Home > Legal & compliance > Evolution agrees £4.75m settlement in Gambling Commission black market review

Evolution agrees £4.75m settlement in Gambling Commission black market review

| By Nicole Macedo
The Gambling Commission's 18-month review into Evolution's black market activity flagged two operators that had offered their content to consumers without holding a UK licence.
Evolution Playtech

Evolution Gaming has reached a regulatory settlement with the UK Gambling Commission, after the regulator initiated an investigation into its black market activity in December 2024.

The supplier will pay £4.75 million to the Gambling Commission as part of the settlement. In its investigation the regulator found Evolution’s game content was available via two operators on six websites that offered content to British consumers without a UK licence.

In a statement released by Evolution on Wednesday, the supplier said the unlicensed operators had “actively evaded restrictions in place at the time”.

It added that during the 18-month review, “no broader pattern of unlicensed access to Evolution content in the UK has been identified”.

“Evolution has fully cooperated with the Commission consistent with its longstanding approach to regulatory engagement. The company routinely takes technical, legal and commercial action to identify, address and prevent unauthorised access to its content,” the statement added.

“The commercial relationships with the two operators whose websites offered Evolution content that may have been accessed by British consumers were terminated immediately upon discovery.”

Following the launch of the Commission’s investigation in 2024, Evolution implemented ring-fencing actions across Europe to ensure its games were not being provided via any other unlicensed operators.

Evolution ring-fencing actions hit profitability in 2025

In its Q1/25 results, it said that as a result of this pivot, and Evolution likely exiting a number of black or grey markets, profitability had taken a hit.

Profit for the period was down 5.4% to €254.7 million ($289.7 million), from a group net revenue of €521 million, up 3.9% year-on-year.  

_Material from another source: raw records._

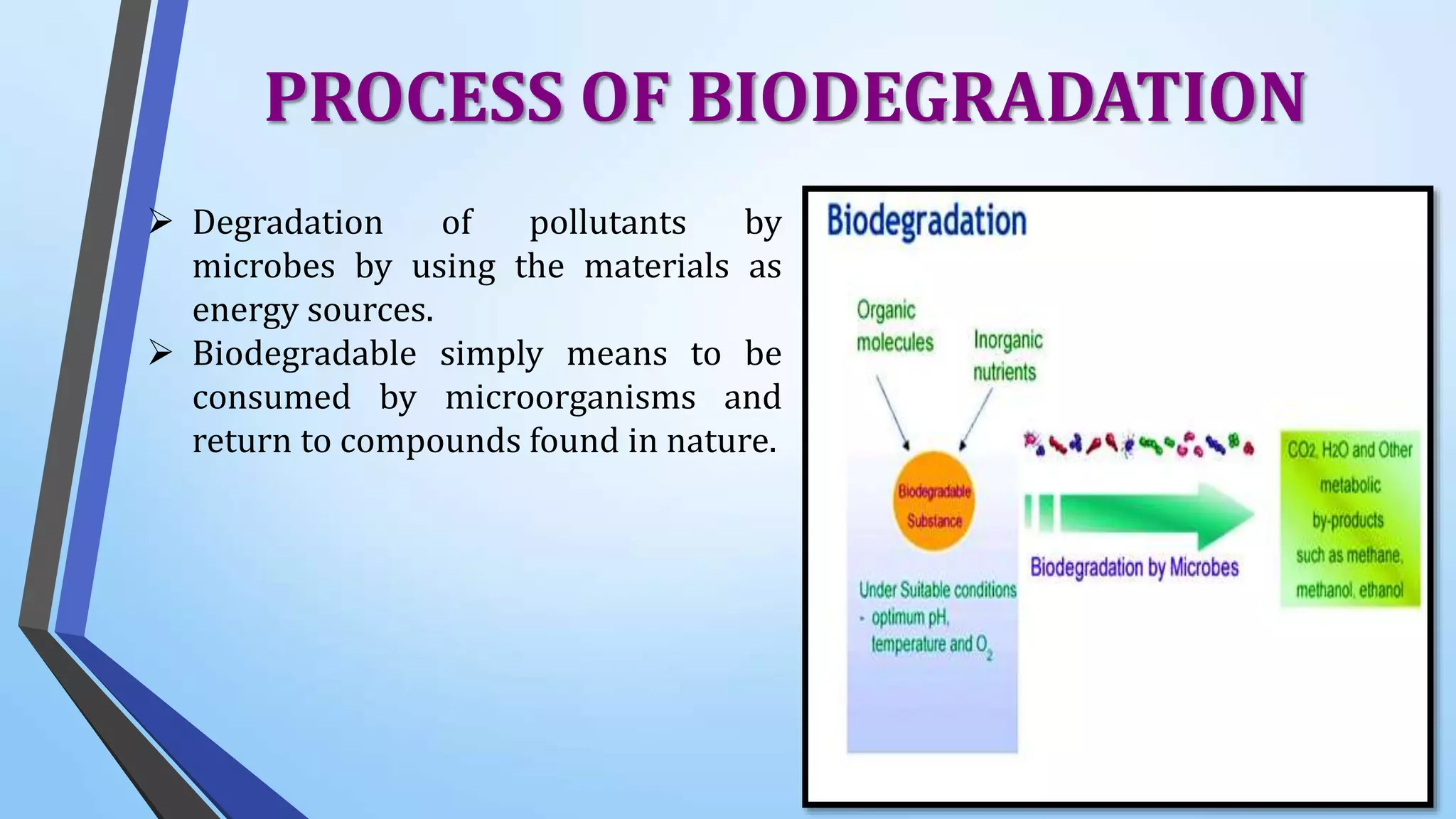 PROCESS OF BIODEGRADATION

➢ Degradation of pollutants by microbes by using the materials as energy sources.

➢ Biodegradable simply means to be consumed by microorganisms and return to compounds found in nature.

Biodegradation

Organic molecules

Inorganic nutrients

Biodegradable Substance

Under Suitable conditions - optimum pH, temperature and $O_2$

Biodegradation by Microbes

CO2, H2O and Other metabolic by-products such as methane, methanol, ethanol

“On top of what we have already done in the UK to meet regulatory requirements, we have taken proactive and self-initiated actions in February to ring-fence additional regulated markets in Europe,” Carlesund said in the Q1 earnings report.  

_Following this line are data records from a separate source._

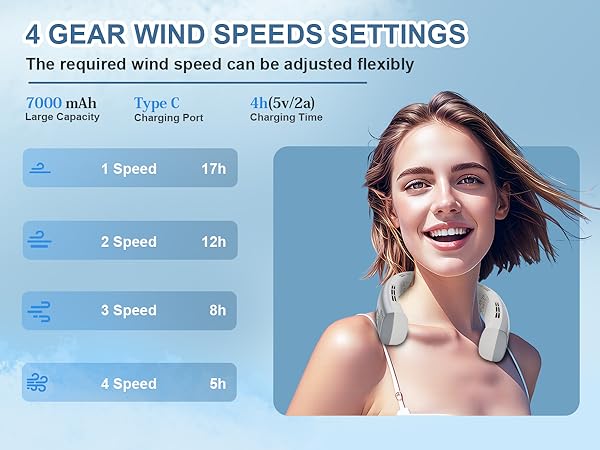 4 GEAR WIND SPEEDS SETTINGS

The required wind speed can be adjusted flexibly

7000 mAh
Large Capacity

Type C
Charging Port

4h(5v/2a)
Charging Time

1 Speed 17h

2 Speed 12h

3 Speed 8h

4 Speed 5h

“The effects have varied, with the largest negative revenue impact in markets where channelisation is low.” 

In its full year 2025 results in February, Carlesund said he believed the supplier had “the strongest ring-fencing measures in place among all [the sector’s] suppliers”, but he also put losses down to “regulated markets losing ground”.  

As a result of pains across its European business, the supplier has shifted its focus to the Americas, where it expects continued growth, thanks to “a more stable environment”.

Evolution had initially expected the commission’s review to come to a close at the end of 2025.

Speaking during the supplier’s Q3 earnings call last October, Carlesund said: “When it comes to the UK Gambling Commission timeline, unfortunately I don’t have any other information. It’s in the hands of the regulator and our estimation is that it will be by the end of this year.”